Text segment:
Today in the Crawford Media podcast I have a conversation, recorded last week, with visiting US journalist and professor Bill Grueskin. Grueskin is in Sydney at the invitation of the Judith Nielsen Institute (JNI) to investigate the Media Bargaining Code. The code, you will recall, passed into Australian law a year ago amid much clamour and has subsequently lain dormant while Google and Facebook finalised deals with big and medium-sized Australian media organisations.

It is a measure of how significant the code is as an international precedent that someone like Grueskin has turned up specifically to examine its effects first-hand.

Bill Grueskin at the JNI building in Sydney (supplied)

In the podcast we don’t go into much detail about the code because Grueskin didn’t want to pre-empt the report he is compiling for the JNI and the Columbia Journalism Review. I plan to check in with him in several weeks time, when he’s finished interviewing and writing. He has already spoken to ACCC boss Rod Sims and I have the feeling that even if I don’t agree with his conclusions – Grueskin is currently positive about the code – he will have some very interesting information to share.

I enjoyed talking to Grueskin about his experiences managing newsrooms and the personal impact of the 9/11 attacks. We also spoke about Sarah Palin’s recent libel case against the New York Times and the dysfunction it exposed at that august news operation.

Grueskin has worked in senior positions at the Wall Street Journal, Bloomberg, and the Miami Herald, among other publications. You get a comforting sense of solidity when you speak to him.

Alan Moorehead and Cooper’s Creek

JNI have a double-streamed journalist-in-resident program, for Australian and international journos. Grueskin is the first recipient of the international fund, which is named after Alan Moorehead.

Source material:
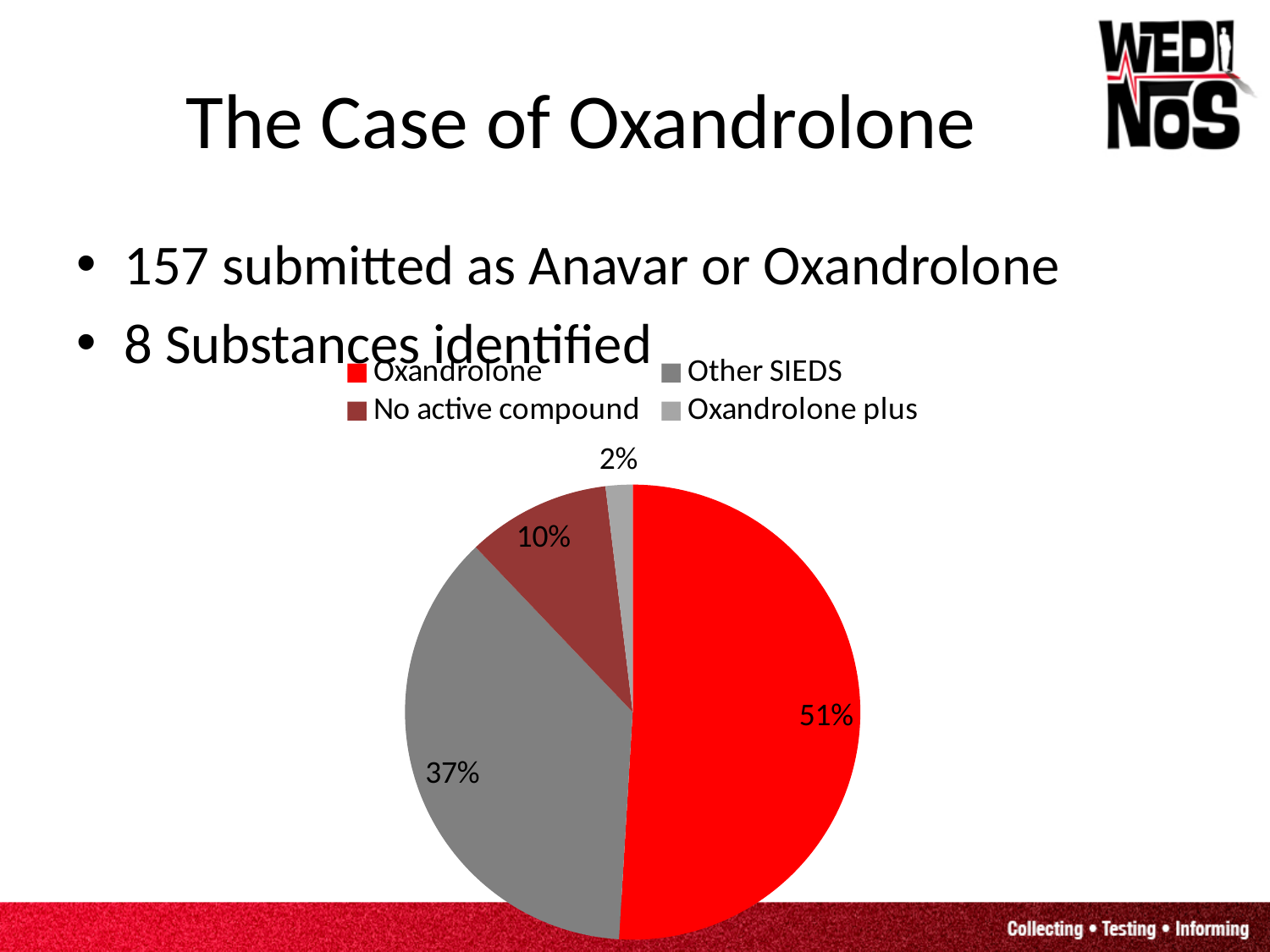
What share of the pie does Oxandrolone plus account for? 2% Which category has the largest slice of the pie? Oxandrolone How many categories does the pie chart show? 4 What colour is the Other SIEDS slice? grey What is the difference in percentage points between the Oxandrolone slice and the Other SIEDS slice? 14 What share of the pie does No active compound account for? 10% What share of the pie does Other SIEDS account for? 37% Which is larger, the No active compound slice or the Oxandrolone plus slice? No active compound What kind of chart is shown on the slide? pie chart How many entries does the legend list? 4 Which category has the smallest slice of the pie? Oxandrolone plus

Required work:
[1] How would you translate this sentence from the podcast text about Bill Grueskin into Spanish: "Grueskin is the first recipient of the international fund, which is named after Alan Moorehead."
[2] Can you carry the podcast text about Bill Grueskin on from where it stops?

Answer list:
[1] Grueskin es el primer beneficiario del fondo internacional, que lleva el nombre de Alan Moorehead.

[2]
Alan Moorehead – sounds familiar, right? When I heard Moorehead’s name I just sort of nodded and carried on. But, having spent five minutes on Google, I now know the guy was extraordinary, and I also twigged I had read one of his books and loved it.

My wife is Dutch, and her father was a great collector of books. After he died one of the books she salvaged from his collection was a battered copy of Cooper’s Creek, packed up and sent back to Australia. Well, not sent back exactly. It was printed in New York in 1963, somehow ended up in The Netherlands, changed hands at least twice (there is an unfamiliar Dutch name scrawled inside), then came to my notice. I was mystified at what was described on the cover as “the magnificent nation-wide bestseller” (this was a US edition, remember).

I set out on the literary journey without a great deal of conviction. A book from the 60s, much admired by the Dutch and Americans, about Burke and Wills and camels?

After more than 50 years and several global adventures, Cooper’s Creek had to be gaffer-taped back together (Crawford Media)

Just magnificent, and hardly a jarring note. I now really want to make it to Cooper Creek myself one day. And no, I didn’t spell that wrong. Somehow over the years, Cooper lost possession of the waterway.